**WRITTEN REQUEST**
Reproduce the entire text below about the 1933 film Topaze, word for word.
──────── PROVIDED TEXT
Topaze is a 1933 French comedy film directed by Louis J. Gasnier and starring Louis Jouvet, Simone Héliard and Marcel Vallée. It is based on the 1928 play Topaze by Marcel Pagnol. The same year, an American version of the play Topaze was released, starring John Barrymore. In 1936, Pagnol himself remade the film in France.

It was made at the Joinville Studios in Paris by the French subsidiary of Paramount Pictures. The film's sets were designed by the art director René Renoux.

Synopsis
An earnest schoolteacher who teaches his pupils that honesty is the best policy eventually changes his mind when confronted with the corruption of the business world.

Cast
 Louis Jouvet as Albert Topaze  
 Simone Héliard as Ernestine  
 Marcel Vallée as Muche  
 Jane Loury as Baronne Pitart Vergolles  
 Maurice Rémy as Roger de Tréville  
 Pierre Larquey as Tamise  
 Edwige Feuillère as Suzy Courtois  
 Camille Beuve as Le mâitre-chanteur  
Henri Vilbert as Un agent de police  
 Micheline Bernard 
 Jacqueline Delubac 
 Raymonde Debrennes

References

Bibliography
 Goble, Alan. The Complete Index to Literary Sources in Film. Walter de Gruyter, 1999.
────────────────
──────── INFORMATION SHOWN
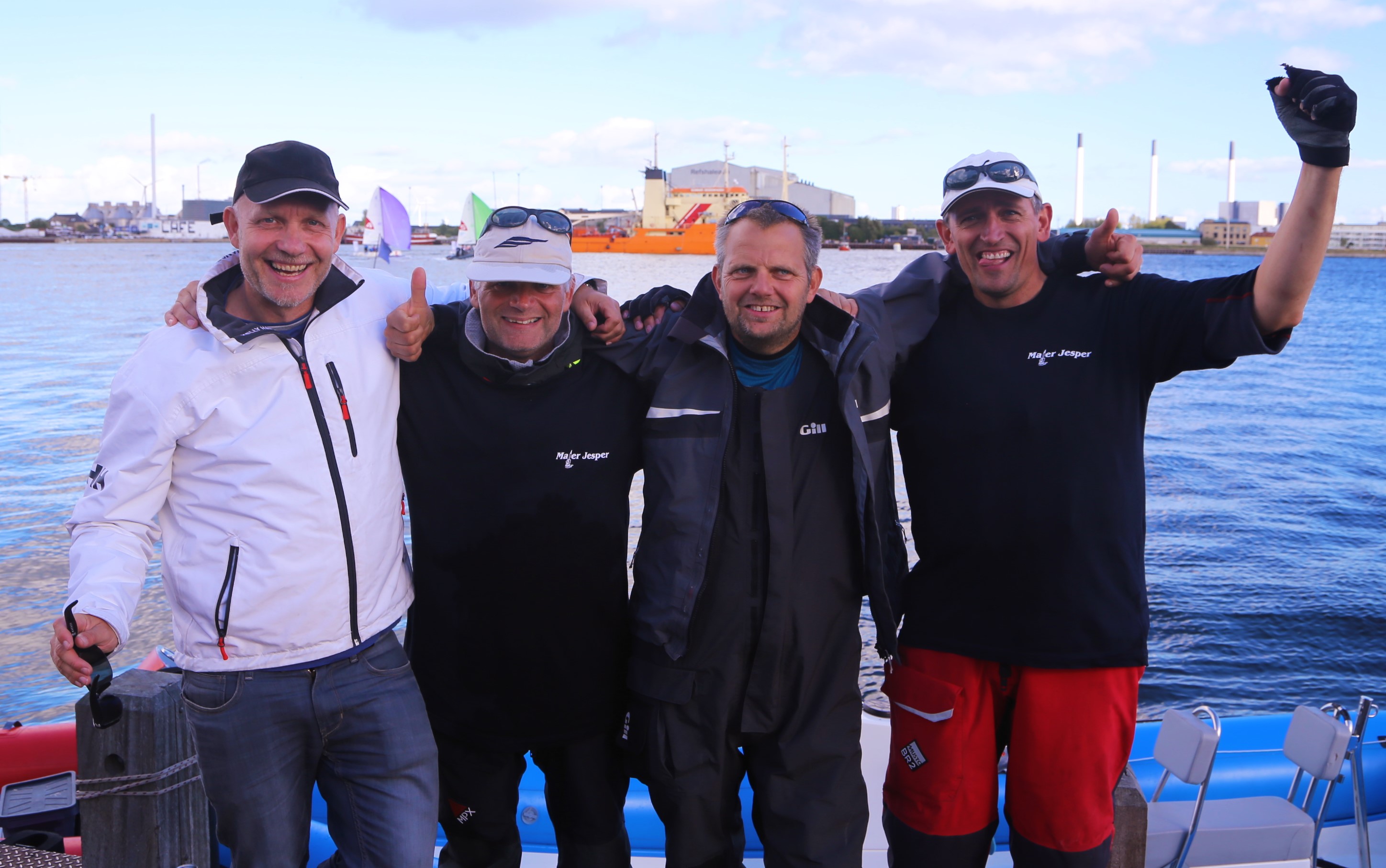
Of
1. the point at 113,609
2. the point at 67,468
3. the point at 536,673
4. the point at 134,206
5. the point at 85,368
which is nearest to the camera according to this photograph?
the point at 113,609

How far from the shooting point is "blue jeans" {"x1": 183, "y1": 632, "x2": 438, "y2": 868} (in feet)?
6.88

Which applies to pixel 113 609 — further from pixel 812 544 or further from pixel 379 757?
pixel 812 544

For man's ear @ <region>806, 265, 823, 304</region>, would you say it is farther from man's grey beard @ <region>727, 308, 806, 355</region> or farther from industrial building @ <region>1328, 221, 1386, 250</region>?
industrial building @ <region>1328, 221, 1386, 250</region>

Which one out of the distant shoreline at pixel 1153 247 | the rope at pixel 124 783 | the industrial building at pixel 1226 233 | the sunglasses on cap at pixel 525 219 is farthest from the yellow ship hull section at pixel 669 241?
the industrial building at pixel 1226 233

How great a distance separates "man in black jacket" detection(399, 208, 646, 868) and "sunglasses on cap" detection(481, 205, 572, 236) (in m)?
0.01

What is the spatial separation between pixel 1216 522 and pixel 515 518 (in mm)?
11722

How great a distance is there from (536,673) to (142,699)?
840mm

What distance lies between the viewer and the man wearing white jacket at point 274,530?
2053mm

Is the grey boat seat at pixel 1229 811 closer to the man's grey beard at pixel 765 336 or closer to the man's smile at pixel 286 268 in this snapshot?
the man's grey beard at pixel 765 336

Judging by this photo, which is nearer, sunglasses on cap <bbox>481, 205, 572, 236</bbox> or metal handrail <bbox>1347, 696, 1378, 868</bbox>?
sunglasses on cap <bbox>481, 205, 572, 236</bbox>

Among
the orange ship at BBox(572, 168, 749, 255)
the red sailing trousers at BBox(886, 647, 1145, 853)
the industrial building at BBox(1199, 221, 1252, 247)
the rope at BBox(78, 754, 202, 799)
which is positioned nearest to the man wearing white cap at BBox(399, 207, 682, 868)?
the rope at BBox(78, 754, 202, 799)

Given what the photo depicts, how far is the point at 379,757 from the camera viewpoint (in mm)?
2207

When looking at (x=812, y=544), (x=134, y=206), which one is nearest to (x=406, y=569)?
(x=812, y=544)

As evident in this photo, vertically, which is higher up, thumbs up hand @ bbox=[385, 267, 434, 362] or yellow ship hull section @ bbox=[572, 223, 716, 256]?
yellow ship hull section @ bbox=[572, 223, 716, 256]
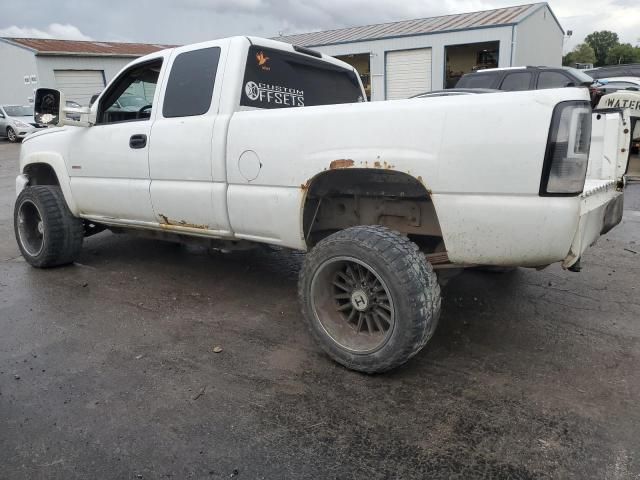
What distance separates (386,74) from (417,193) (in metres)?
21.8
────────────────
**RESULT FOR THIS EXERCISE**
Topaze is a 1933 French comedy film directed by Louis J. Gasnier and starring Louis Jouvet, Simone Héliard and Marcel Vallée. It is based on the 1928 play Topaze by Marcel Pagnol. The same year, an American version of the play Topaze was released, starring John Barrymore. In 1936, Pagnol himself remade the film in France.

It was made at the Joinville Studios in Paris by the French subsidiary of Paramount Pictures. The film's sets were designed by the art director René Renoux.

Synopsis
An earnest schoolteacher who teaches his pupils that honesty is the best policy eventually changes his mind when confronted with the corruption of the business world.

Cast
 Louis Jouvet as Albert Topaze  
 Simone Héliard as Ernestine  
 Marcel Vallée as Muche  
 Jane Loury as Baronne Pitart Vergolles  
 Maurice Rémy as Roger de Tréville  
 Pierre Larquey as Tamise  
 Edwige Feuillère as Suzy Courtois  
 Camille Beuve as Le mâitre-chanteur  
Henri Vilbert as Un agent de police  
 Micheline Bernard 
 Jacqueline Delubac 
 Raymonde Debrennes

References

Bibliography
 Goble, Alan. The Complete Index to Literary Sources in Film. Walter de Gruyter, 1999.